Am 15. September war der San überschritten. Die 3. Armee ging
beiderseits Przemysl, die 4. bei Jaroslau, die 1. weiter stromabwärts
über den Fluß zurück, die 2. Armee erreichte den Raum
Nowemiasto - Stary Sambor.
Am 18. September wurde Sieniawa, am 20. Jaroslau geräumt, tags darauf
begann die russische 3. Armee die Festung Przemysl einzuschließen.
Während die 1., 4. und 3. Armee den Abmarsch gegen den unteren Dunajez
und die Biala fortsetzten, wurde die 2. Armee in die
Karpathenübergänge westlich des Uzsokpasses bis zur Duklasenke
zurückgenommen, um einerseits den Russen den Einbruch nach Ungarn zu
verwehren, anderseits zu einem Vorstoß gegen deren Südflanke bereit
zu sein, wenn sie den drei anderen Armeen in Galizien folgten.
Die Verteidigung des Uzsokpasses und aller östlichen
Karpathenübergänge war besonderen Gruppen anvertraut, die fast
ausschließlich aus Landsturmtruppen zusammengestellt waren.
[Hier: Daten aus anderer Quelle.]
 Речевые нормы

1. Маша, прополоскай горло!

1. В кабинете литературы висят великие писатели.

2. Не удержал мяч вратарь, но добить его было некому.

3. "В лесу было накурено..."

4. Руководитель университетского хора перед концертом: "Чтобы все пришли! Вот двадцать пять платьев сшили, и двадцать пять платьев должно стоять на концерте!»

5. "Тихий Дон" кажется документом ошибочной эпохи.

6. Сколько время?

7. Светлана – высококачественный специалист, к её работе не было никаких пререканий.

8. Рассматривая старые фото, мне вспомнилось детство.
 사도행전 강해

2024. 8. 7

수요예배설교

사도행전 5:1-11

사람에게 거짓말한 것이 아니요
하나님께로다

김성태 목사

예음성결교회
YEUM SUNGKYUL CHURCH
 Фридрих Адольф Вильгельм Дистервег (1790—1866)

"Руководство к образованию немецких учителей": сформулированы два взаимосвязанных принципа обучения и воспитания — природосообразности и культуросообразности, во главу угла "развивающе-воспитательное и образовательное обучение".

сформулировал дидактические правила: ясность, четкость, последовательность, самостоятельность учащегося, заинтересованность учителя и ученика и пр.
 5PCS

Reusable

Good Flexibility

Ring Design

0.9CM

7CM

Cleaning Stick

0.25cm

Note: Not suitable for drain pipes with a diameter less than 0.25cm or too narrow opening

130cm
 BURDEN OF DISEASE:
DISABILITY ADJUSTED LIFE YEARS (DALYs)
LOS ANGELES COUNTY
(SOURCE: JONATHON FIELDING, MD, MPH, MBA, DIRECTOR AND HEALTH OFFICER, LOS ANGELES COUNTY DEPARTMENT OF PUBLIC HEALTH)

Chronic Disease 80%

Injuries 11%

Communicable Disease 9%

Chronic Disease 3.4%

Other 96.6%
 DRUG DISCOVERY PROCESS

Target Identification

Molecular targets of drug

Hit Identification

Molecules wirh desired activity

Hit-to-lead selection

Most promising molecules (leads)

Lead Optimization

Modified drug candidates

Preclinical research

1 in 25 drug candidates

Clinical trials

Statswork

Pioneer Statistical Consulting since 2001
Sie haben
trotz ihrer geringen Stärke, ihrer schwachen Artillerie und trotz des erst
nach und nach zu erwerbenden festen [39] Gefüges ihre
Aufgabe über alle Erwartung erfüllt. Noch wagten es die Russen
nicht, mit ihren Massen über den Karpathenkamm nach Ungarn
hineinzustoßen. Teilversuche, nach Maramaros Sziget und gegen Munkacs
vorzudringen, wurden blutig abgewiesen.